Für einen sicheren Treppenlift kannst du auch noch ganz unabhängig von den technischen Einrichtungen sorgen. Gemeint ist, dass du den Lift nicht selbst, sondern von einem Fachmann einbauen lässt. Das gilt auch für spätere Reparaturen. Eine Abnahme durch den TÜV ist nur bei öffentlichen Anlagen vorgeschrieben.

Sicherheit für die Fußgänger

Die Sicherheit von Treppenliften hat übrigens noch einen ganz anderen Aspekt – nämlich den, dass andere Nutzer sicher auf der Treppe unterwegs sein sollen.

Zunächst einmal muss die Treppe uneingeschränkt begehbar sein – das verlangt eine Mindestbreite von 90 Zentimetern. Das ist übrigens nicht nur eine Frage der Bequemlichkeit – es geht darum, dass im Brandfall die Fluchtwege frei sind. Gegebenenfalls musst du dich für ein platzsparendes Modell entscheiden.

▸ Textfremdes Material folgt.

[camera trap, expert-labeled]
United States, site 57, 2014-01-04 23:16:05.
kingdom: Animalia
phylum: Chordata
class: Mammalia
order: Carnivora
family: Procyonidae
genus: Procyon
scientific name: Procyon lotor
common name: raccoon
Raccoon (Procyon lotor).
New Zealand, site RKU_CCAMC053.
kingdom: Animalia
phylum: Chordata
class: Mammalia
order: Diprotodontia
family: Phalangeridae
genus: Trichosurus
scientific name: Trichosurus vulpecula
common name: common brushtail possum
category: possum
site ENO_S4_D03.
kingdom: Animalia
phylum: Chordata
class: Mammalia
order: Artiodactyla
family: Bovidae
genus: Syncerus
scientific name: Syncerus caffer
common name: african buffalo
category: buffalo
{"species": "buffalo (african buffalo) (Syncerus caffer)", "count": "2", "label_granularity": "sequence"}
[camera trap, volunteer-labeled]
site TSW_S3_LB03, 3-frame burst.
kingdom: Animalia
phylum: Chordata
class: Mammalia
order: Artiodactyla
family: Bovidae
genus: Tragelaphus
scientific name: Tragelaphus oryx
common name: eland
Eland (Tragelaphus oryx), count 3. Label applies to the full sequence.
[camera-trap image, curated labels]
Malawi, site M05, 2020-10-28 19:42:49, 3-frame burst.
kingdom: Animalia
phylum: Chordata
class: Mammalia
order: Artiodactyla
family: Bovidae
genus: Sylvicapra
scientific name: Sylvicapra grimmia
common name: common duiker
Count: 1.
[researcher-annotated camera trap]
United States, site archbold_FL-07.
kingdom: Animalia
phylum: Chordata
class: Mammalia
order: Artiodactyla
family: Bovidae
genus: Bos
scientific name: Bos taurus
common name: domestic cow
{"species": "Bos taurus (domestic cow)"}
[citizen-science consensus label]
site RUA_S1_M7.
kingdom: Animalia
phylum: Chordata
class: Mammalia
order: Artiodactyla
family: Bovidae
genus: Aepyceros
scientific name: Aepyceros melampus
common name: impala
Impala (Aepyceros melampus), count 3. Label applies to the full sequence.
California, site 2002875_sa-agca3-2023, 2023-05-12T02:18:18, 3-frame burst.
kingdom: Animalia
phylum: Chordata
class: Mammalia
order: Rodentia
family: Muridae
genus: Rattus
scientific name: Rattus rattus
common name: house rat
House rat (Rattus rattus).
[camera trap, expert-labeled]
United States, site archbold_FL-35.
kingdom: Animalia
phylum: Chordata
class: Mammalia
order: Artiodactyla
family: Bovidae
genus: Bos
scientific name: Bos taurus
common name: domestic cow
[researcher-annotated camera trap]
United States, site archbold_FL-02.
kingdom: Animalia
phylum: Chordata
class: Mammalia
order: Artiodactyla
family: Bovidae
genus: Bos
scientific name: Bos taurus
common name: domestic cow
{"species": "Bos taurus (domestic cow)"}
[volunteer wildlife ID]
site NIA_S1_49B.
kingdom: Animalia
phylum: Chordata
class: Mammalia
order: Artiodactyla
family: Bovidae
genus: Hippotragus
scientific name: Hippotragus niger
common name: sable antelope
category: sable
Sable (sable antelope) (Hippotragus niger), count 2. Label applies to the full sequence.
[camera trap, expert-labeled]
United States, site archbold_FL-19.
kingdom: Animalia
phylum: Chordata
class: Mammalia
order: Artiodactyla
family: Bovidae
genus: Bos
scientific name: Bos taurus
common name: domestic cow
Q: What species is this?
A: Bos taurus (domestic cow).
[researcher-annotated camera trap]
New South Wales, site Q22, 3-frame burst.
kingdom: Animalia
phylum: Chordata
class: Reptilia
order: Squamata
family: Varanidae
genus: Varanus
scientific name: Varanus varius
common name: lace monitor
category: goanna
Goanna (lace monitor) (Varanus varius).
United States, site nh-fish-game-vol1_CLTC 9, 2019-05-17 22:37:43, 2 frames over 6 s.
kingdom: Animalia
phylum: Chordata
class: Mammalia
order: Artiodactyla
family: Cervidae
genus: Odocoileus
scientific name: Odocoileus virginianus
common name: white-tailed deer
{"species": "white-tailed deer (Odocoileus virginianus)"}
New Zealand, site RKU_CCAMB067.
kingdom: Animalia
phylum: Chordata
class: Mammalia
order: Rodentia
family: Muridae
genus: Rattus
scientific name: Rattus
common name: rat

Berücksichtigen solltest du bei den Planungen auch, dass jemand, der zu Fuß auf der Treppe unterwegs ist, gelegentlich auch einmal etwa Sperriges transportieren muss. Kommst du mit dem Wäschekorb am Treppenlift nicht mehr vorbei, ist das auf die Dauer eine echte Beeinträchtigung.

Bei Treppen mit Kurven ist es ein Vorteil, wenn der Treppenlift auf der Innenseite der Kurven installiert wird, damit die breiteren Teile der Stufen für die Fußgänger zur Verfügung stehen. Je kurviger eine Treppe ist, umso wichtiger ist diese Vorgabe.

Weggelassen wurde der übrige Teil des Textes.